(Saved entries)
++++++

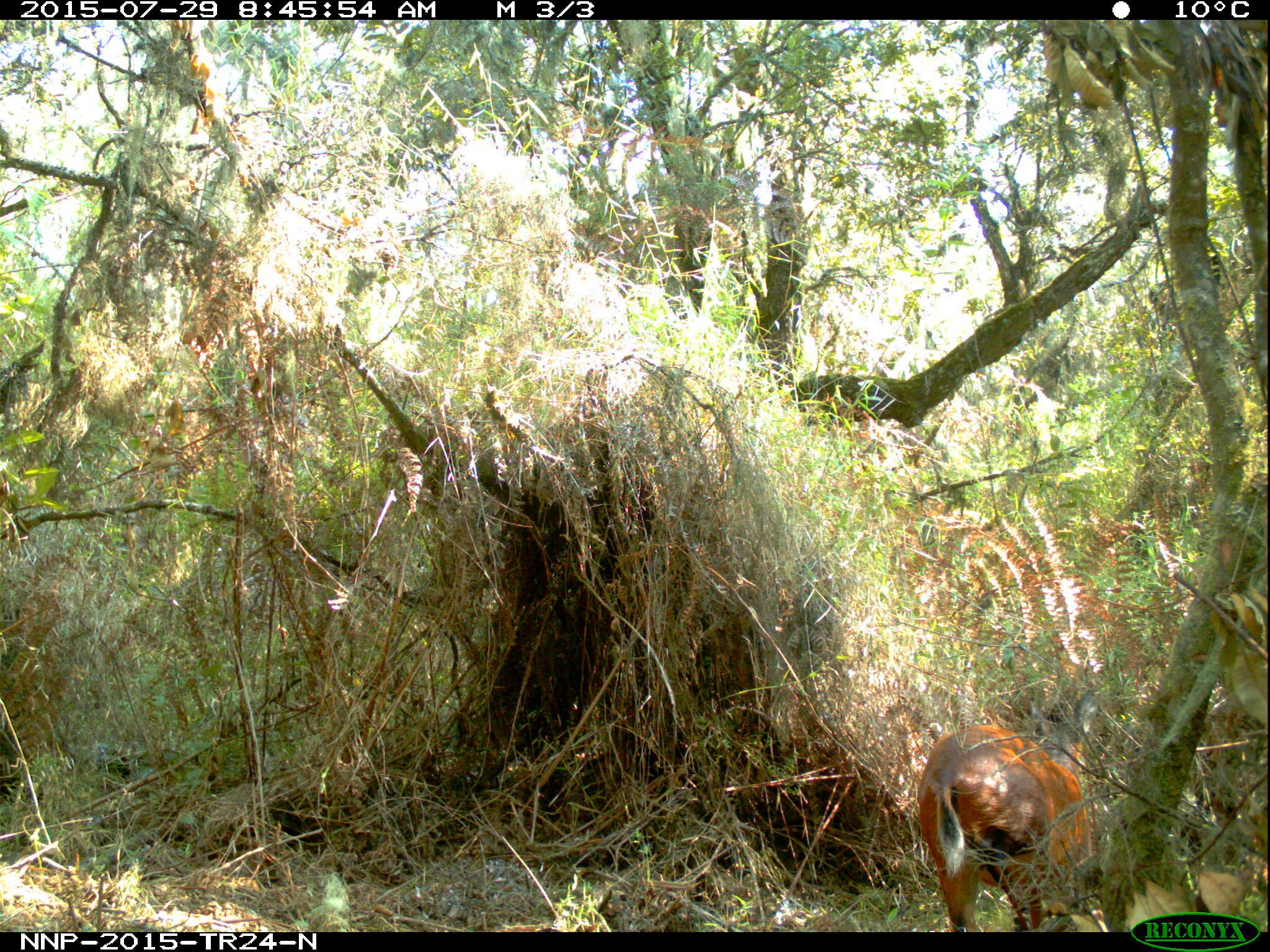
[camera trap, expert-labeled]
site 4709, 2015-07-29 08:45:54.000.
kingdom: Animalia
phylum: Chordata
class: Mammalia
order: Artiodactyla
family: Bovidae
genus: Cephalophus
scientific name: Cephalophus nigrifrons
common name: black-fronted duiker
Cephalophus nigrifrons (black-fronted duiker), count 1.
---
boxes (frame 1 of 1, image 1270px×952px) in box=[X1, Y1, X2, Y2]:
cephalophus nigrifrons: box=[916, 689, 1101, 932]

++++++

- _Work task_
Nothing should appear in the answer except the lines from the one containing "site 4709, 2015-07-29 08:45:54.000." to the end of the data above, reproduced exactly.

- _Answer to this task_
site 4709, 2015-07-29 08:45:54.000.
kingdom: Animalia
phylum: Chordata
class: Mammalia
order: Artiodactyla
family: Bovidae
genus: Cephalophus
scientific name: Cephalophus nigrifrons
common name: black-fronted duiker
Cephalophus nigrifrons (black-fronted duiker), count 1.
---
boxes (frame 1 of 1, image 1270px×952px) in box=[X1, Y1, X2, Y2]:
cephalophus nigrifrons: box=[916, 689, 1101, 932]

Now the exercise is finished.